# TEXT PASSAGE
^^^^
I like, whenever possible, to end the day on a lighter note, even if the source did not intend to be humorous. Enter “A Hard Look at the President,” by Arthur S. Brisbane, who is the New York Times’ Public Editor, known as the Ombudsman in every other newspaper on the planet.

Brisbane offers just a handful of examples of the New York Times’s wildly pro-Obama coverage in 2008. Brisbane writes(miraculously, without tongue in cheek)

“Many critics view The Times as constitutionally unable to address the election in an unbiased fashion. Like a lot of America, it basked a bit in the warm glow of Mr. Obama’s election in 2008. The company published a book about the country’s first African-American president, ‘Obama: The Historic Journey.’”

As if this needed to be added, Brisbane tacks on

“The Times also published a lengthy portrait of him in its Times Topics section on, yet there’s nothing of the kind about George W. Bush or his father.”

The gist of the column (found at is that Brisbane has talked to the relevant political coverage types at the Times who tell him they are already treating Obama as someone beyond “Hope and Change”—in other words, as someone who is the incumbent with a record. Well, okay. Two quick things, beyond if you believe that I have some swampland in Florida for sale.
^^^^
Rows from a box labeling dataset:
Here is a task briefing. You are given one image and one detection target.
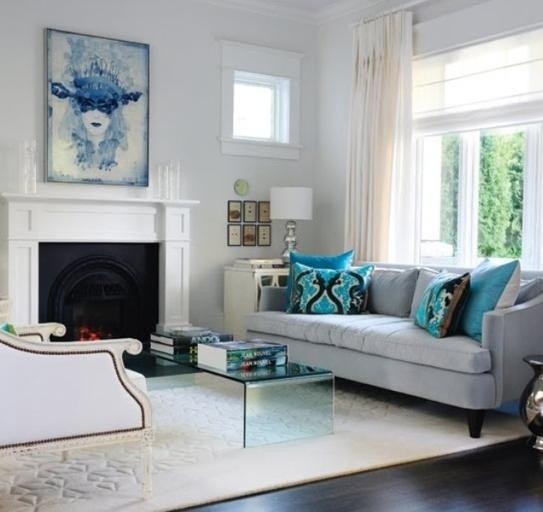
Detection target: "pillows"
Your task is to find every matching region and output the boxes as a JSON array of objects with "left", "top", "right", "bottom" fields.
[
  {"left": 287, "top": 247, "right": 355, "bottom": 313},
  {"left": 284, "top": 260, "right": 376, "bottom": 313},
  {"left": 413, "top": 267, "right": 471, "bottom": 340},
  {"left": 460, "top": 257, "right": 520, "bottom": 343}
]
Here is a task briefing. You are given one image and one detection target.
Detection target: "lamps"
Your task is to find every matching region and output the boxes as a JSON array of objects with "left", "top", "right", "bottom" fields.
^^^^
# AIM OF THE EXERCISE
Reproduce the full passage above about the New York Times public editor's column, word for word.

# ANSWER FOR THIS EXERCISE
I like, whenever possible, to end the day on a lighter note, even if the source did not intend to be humorous. Enter “A Hard Look at the President,” by Arthur S. Brisbane, who is the New York Times’ Public Editor, known as the Ombudsman in every other newspaper on the planet.

Brisbane offers just a handful of examples of the New York Times’s wildly pro-Obama coverage in 2008. Brisbane writes(miraculously, without tongue in cheek)

“Many critics view The Times as constitutionally unable to address the election in an unbiased fashion. Like a lot of America, it basked a bit in the warm glow of Mr. Obama’s election in 2008. The company published a book about the country’s first African-American president, ‘Obama: The Historic Journey.’”

As if this needed to be added, Brisbane tacks on

“The Times also published a lengthy portrait of him in its Times Topics section on, yet there’s nothing of the kind about George W. Bush or his father.”

The gist of the column (found at is that Brisbane has talked to the relevant political coverage types at the Times who tell him they are already treating Obama as someone beyond “Hope and Change”—in other words, as someone who is the incumbent with a record. Well, okay. Two quick things, beyond if you believe that I have some swampland in Florida for sale.